RECORDED INFORMATION>

:::::

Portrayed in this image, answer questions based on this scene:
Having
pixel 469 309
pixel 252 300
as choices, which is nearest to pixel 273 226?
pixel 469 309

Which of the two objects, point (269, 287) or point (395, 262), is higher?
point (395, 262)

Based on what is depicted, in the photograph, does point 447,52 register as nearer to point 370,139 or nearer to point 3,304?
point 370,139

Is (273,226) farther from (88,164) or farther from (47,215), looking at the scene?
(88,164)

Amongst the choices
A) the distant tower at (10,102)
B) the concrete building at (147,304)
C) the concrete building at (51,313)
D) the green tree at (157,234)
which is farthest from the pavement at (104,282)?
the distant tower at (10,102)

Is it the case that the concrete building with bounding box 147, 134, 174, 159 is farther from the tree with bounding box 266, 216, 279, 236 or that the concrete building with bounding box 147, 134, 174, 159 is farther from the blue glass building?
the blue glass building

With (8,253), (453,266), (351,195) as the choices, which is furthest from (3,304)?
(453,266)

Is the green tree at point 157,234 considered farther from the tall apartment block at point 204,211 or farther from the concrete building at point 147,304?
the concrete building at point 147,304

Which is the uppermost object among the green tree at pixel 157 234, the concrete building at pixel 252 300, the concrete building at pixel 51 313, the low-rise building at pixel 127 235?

:::::

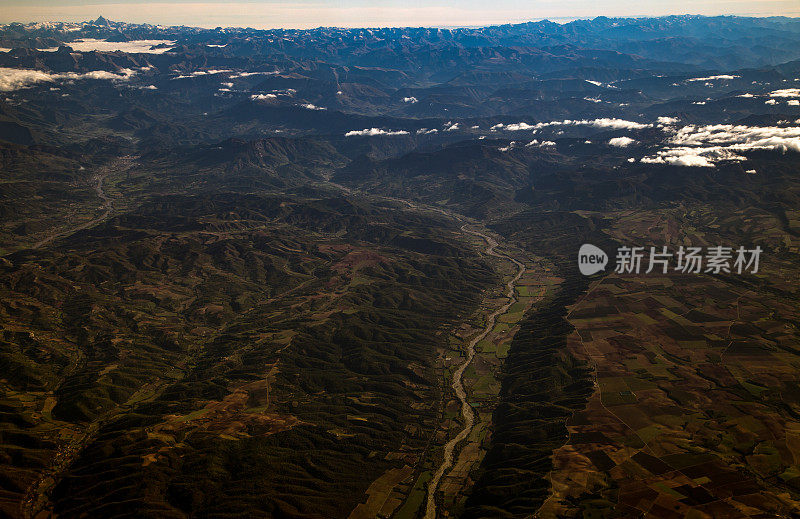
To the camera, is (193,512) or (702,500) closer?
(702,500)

:::::

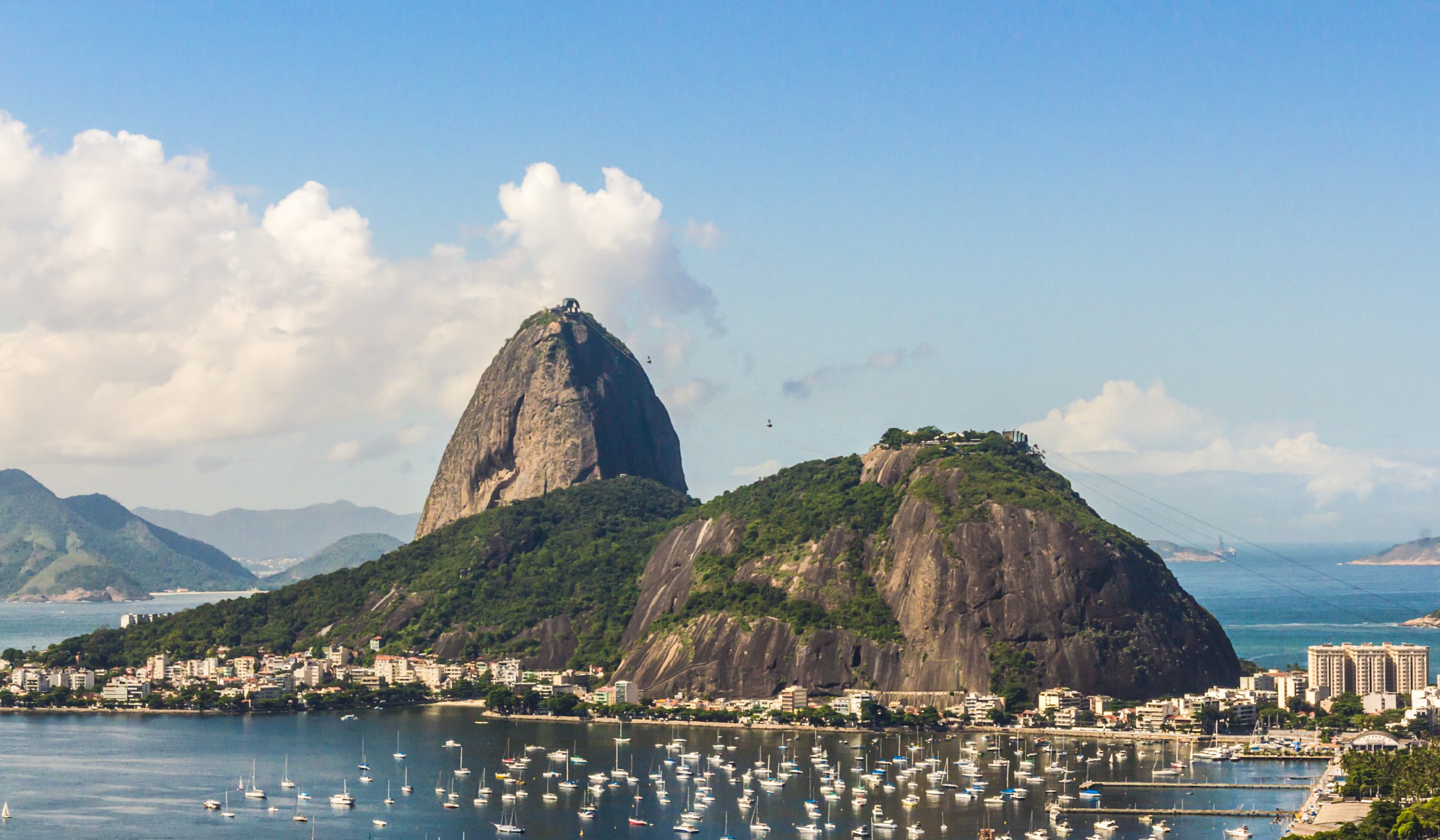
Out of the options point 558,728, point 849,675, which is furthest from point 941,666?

:::::

PROBLEM STATEMENT> Find every line of the material above that contains the word "farther", and copy each of those lines in full.

SOLUTION TO THE EXERCISE>
Is (273,226) farther from (88,164) or farther from (47,215), looking at the scene?
Is it the case that the concrete building with bounding box 147, 134, 174, 159 is farther from the tree with bounding box 266, 216, 279, 236 or that the concrete building with bounding box 147, 134, 174, 159 is farther from the blue glass building?
Is the green tree at point 157,234 considered farther from the tall apartment block at point 204,211 or farther from the concrete building at point 147,304?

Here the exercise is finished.